The "etymology" of Valyrian names

Valyrian names, and Targaryen names specifically, are probably the first contact any reader of the books or watcher of the show get to High Valyrian. Of course, they were coined by George R. R. Martin long before David J. Peterson actually created the language. Nevertheless, I found it interesting that some roots in the names by GRRM have meanings created by DJP, which may be intentional or not. None of the ones I have found have negative meanings, which is interesting. Since long vowels are a DJP invention I haven't taken them into account here.

  • āegion "iron" – Aegon

  • aemagon "to have (of things)" – Aemon

  • aeragon "to move" – Aerys

  • baelagon "to help" – Baelor

  • dāer- "free" – Daeron

  • dārys "king" – Daario

  • jaeh- "god" + aeragon "to move" – Jaehaerys

  • jaqiarzy "glorious" – Jaqen

  • maeg- "wise" (uncertain) – Maegor

  • rhaenagon "to meet" – Rhaenys

  • sȳr- "good" – Syrio

Bonus: do- "non-, un-" + haeragon "to move (of things)" – to not move, to be kept imprisoned – dohaeragon "to serve" (i.e. to be a slave)
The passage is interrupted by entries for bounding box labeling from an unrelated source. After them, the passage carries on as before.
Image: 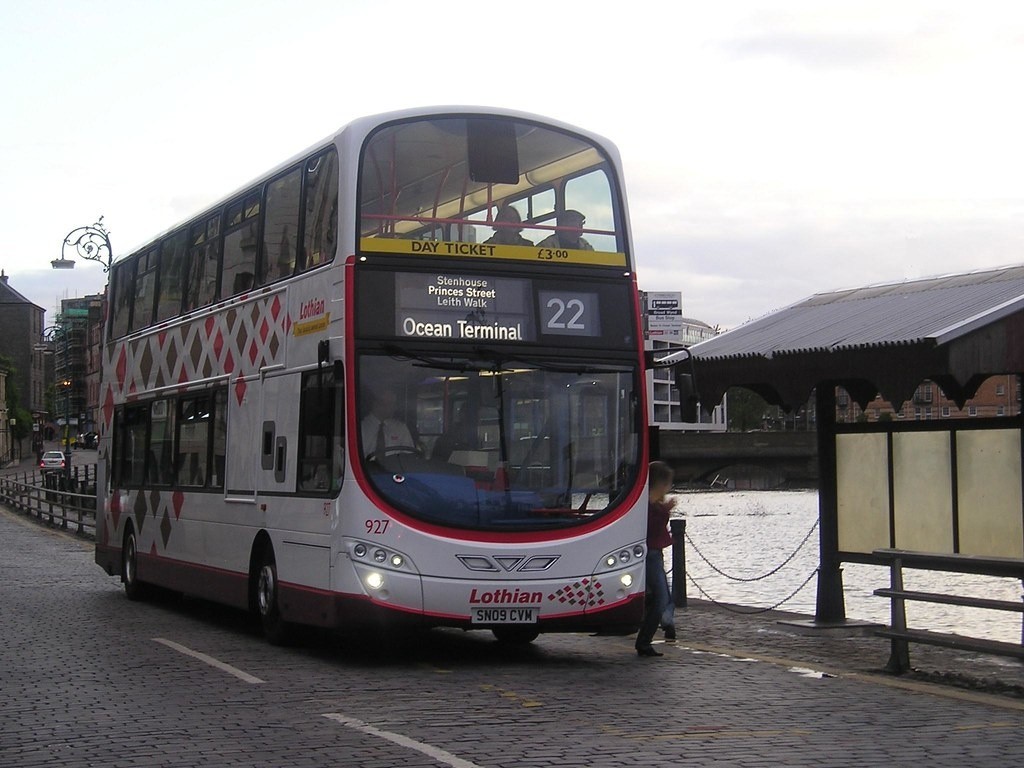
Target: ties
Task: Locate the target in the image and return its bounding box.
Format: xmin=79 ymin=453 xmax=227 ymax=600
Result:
xmin=374 ymin=422 xmax=385 ymax=469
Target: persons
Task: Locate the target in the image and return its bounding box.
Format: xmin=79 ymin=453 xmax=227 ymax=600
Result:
xmin=431 ymin=403 xmax=492 ymax=479
xmin=536 ymin=210 xmax=596 ymax=251
xmin=356 ymin=396 xmax=418 ymax=467
xmin=483 ymin=206 xmax=535 ymax=247
xmin=74 ymin=432 xmax=96 ymax=450
xmin=635 ymin=462 xmax=676 ymax=656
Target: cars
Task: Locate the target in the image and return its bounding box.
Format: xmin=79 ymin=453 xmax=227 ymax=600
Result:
xmin=61 ymin=430 xmax=100 ymax=451
xmin=39 ymin=451 xmax=66 ymax=475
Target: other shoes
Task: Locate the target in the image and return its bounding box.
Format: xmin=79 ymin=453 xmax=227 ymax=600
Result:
xmin=638 ymin=645 xmax=663 ymax=656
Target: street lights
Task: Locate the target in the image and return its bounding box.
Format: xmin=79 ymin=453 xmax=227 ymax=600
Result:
xmin=52 ymin=215 xmax=113 ymax=385
xmin=32 ymin=325 xmax=72 ymax=484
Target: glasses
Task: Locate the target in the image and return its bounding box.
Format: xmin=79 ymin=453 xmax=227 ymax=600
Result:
xmin=567 ymin=219 xmax=585 ymax=226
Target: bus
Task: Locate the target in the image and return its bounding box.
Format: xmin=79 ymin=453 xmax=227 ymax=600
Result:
xmin=95 ymin=103 xmax=696 ymax=645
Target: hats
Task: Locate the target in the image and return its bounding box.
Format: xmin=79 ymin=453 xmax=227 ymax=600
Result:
xmin=561 ymin=211 xmax=585 ymax=219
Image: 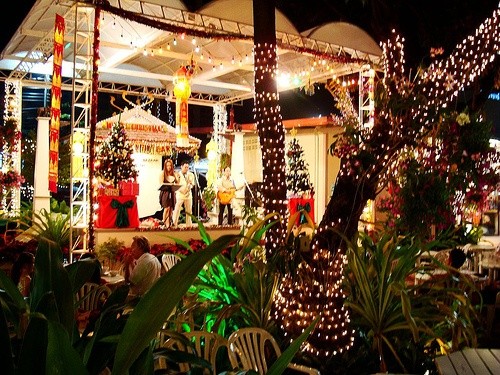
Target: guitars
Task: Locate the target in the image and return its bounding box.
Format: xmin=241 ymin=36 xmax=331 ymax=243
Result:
xmin=217 ymin=182 xmax=249 ymax=205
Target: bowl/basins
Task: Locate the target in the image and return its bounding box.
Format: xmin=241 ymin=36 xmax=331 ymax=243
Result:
xmin=110 ymin=271 xmax=117 ymax=277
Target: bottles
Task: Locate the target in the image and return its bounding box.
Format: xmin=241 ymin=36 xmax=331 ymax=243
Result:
xmin=63 ymin=258 xmax=68 ymax=267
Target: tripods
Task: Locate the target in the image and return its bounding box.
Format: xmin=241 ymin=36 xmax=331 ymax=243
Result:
xmin=158 ymin=184 xmax=182 ymax=227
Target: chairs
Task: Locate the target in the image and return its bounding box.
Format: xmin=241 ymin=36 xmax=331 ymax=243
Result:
xmin=227 ymin=326 xmax=321 ymax=375
xmin=159 ymin=328 xmax=229 ymax=375
xmin=161 ymin=254 xmax=182 ymax=274
xmin=442 ymin=272 xmax=474 ymax=309
xmin=77 ymin=280 xmax=111 ymax=322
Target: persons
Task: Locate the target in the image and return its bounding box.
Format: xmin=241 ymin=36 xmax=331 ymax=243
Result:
xmin=81 ymin=253 xmax=112 ymax=312
xmin=159 ymin=159 xmax=181 ymax=228
xmin=122 ymin=236 xmax=161 ymax=295
xmin=217 ymin=166 xmax=243 ymax=226
xmin=427 ymin=249 xmax=466 ymax=282
xmin=11 ymin=252 xmax=35 ymax=298
xmin=172 ymin=160 xmax=195 ymax=229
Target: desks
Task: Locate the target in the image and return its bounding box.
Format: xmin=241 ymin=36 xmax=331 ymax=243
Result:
xmin=416 ymin=267 xmax=491 ymax=299
xmin=102 ymin=271 xmax=126 ymax=286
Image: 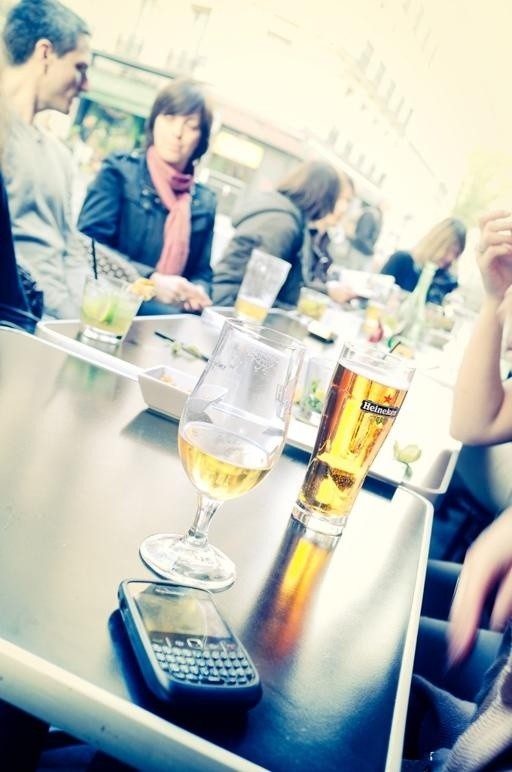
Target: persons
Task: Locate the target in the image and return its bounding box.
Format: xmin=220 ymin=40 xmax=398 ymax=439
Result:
xmin=379 ymin=217 xmax=465 ymax=308
xmin=77 ymin=75 xmax=217 ymax=317
xmin=346 ymin=199 xmax=379 ymax=271
xmin=403 ymin=207 xmax=511 ymax=772
xmin=1 ymin=1 xmax=94 ymax=333
xmin=211 ymin=160 xmax=360 ymax=313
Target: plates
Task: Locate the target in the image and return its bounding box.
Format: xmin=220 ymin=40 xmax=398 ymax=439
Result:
xmin=138 ymin=364 xmax=408 ymax=485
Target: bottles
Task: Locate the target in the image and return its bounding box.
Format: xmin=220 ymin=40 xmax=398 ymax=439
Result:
xmin=386 ymin=262 xmax=438 ymax=348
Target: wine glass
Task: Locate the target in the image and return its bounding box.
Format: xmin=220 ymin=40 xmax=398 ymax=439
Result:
xmin=139 ymin=319 xmax=306 ymax=592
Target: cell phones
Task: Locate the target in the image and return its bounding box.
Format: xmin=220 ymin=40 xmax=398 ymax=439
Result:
xmin=117 ymin=578 xmax=261 ymax=710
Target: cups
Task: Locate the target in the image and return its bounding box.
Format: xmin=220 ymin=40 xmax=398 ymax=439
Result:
xmin=232 ymin=248 xmax=332 ymax=325
xmin=244 ymin=521 xmax=345 ymax=651
xmin=360 ymin=297 xmax=384 ymax=339
xmin=291 ymin=339 xmax=416 ymax=536
xmin=80 ymin=272 xmax=145 ymax=346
Can you think of any others?

May 25, 2019


"Kirimvose" seems to share the root of "kirine", much like the common Chinese greeting 你好 (Nǐ hǎo = you good).

May 27, 2019

That one is pretty much confirmed, it essentially means "with happiness". But both words are also by DJP.

May 27, 2019

Additions to those suggested above:

  • *aer- "to move, go" - Aerea, Aerion, Aeryn, ?[Daen]aera, [Jac]aerys, [Jaeh]aerys, [Jaeh]aera, [Jaenara Bel]aerys

  • *bael- "to help" - Baela, Baelon

  • *maeg- "wise" - Maegelle, Maegon, [Volantene Triarch Malaquo] Maegyr (and probably also GOT-only Talisa Maegyr)

  • *rhaen- "to meet; to find" - Rhaena, Rhaenyra

Possible others:

  • *dor- whence dōron "stone" (or alternatively from the same source as the negative do(r)-) - Doro [Golathis] (a Norvosi historian)

  • *lor- whence lōragon "to drill, to bore" - Lorath, Lorassyon (could be a connection to the ancient Mazemakers)

  • *mel- whence mele "red(dish)" - Meleys (the Red Queen, Alyssa Targaryen's dragon), ?Melisandre (if not Asshai'i, as suggested as a possibility on In ADWD, we learn her name to be Melony, which could also be from the same root), ?Mellario of Norvos

  • *nev- whence nevegon "to carry" - Nevio Narratys (Prince of Pentos)

  • val- whence vala "man", valonqar "younger brother" and possibly Valyria - Valarr, Valerion, Valaena and maybe also the Volantene town Valysar. The first element vol- in Volantis and the town Volon Theris could theoretically be from a different ablaut grade of the same root, or alternatively just a phonetic development in the Low Volantene Valyrian (although Valysar probably makes this impossible).

These are extremely tenuous:

  • perhaps a root *kor- whence korze "longsword", korzion "steel", korzita "firm, taught" (with the -z(?V)- as a later suffix) - Corlys, Korra (the Cruel on Dagger Lake, if a Valyrian name at all, and not Rhoynish)

  • kel-, if a potential root for keligon 'to stop' (although a V-final i-stem verb) - Celtigar (Keltigar, cf. tig(-)ar- element(s) in Lysene magister Tigaro Moraqos)

June 19, 2019

Good job! Interesting about the posible etymologies.

May 27, 2019

Very interesting. I came to this forum to ask about this. Tolkien made his languages so that he can give names to characters and places. I wondered if Peterson also based his vocabulary not only in the few Valyrian phrases like valar, morghulis, dohaeris etc but also if he used character and place names as his roots, to give them a meaning retroactively. So perhaps someone who learns valyrian will be able to find character names meaningful?

June 11, 2019

He seems to have done that, yes, or at least partially.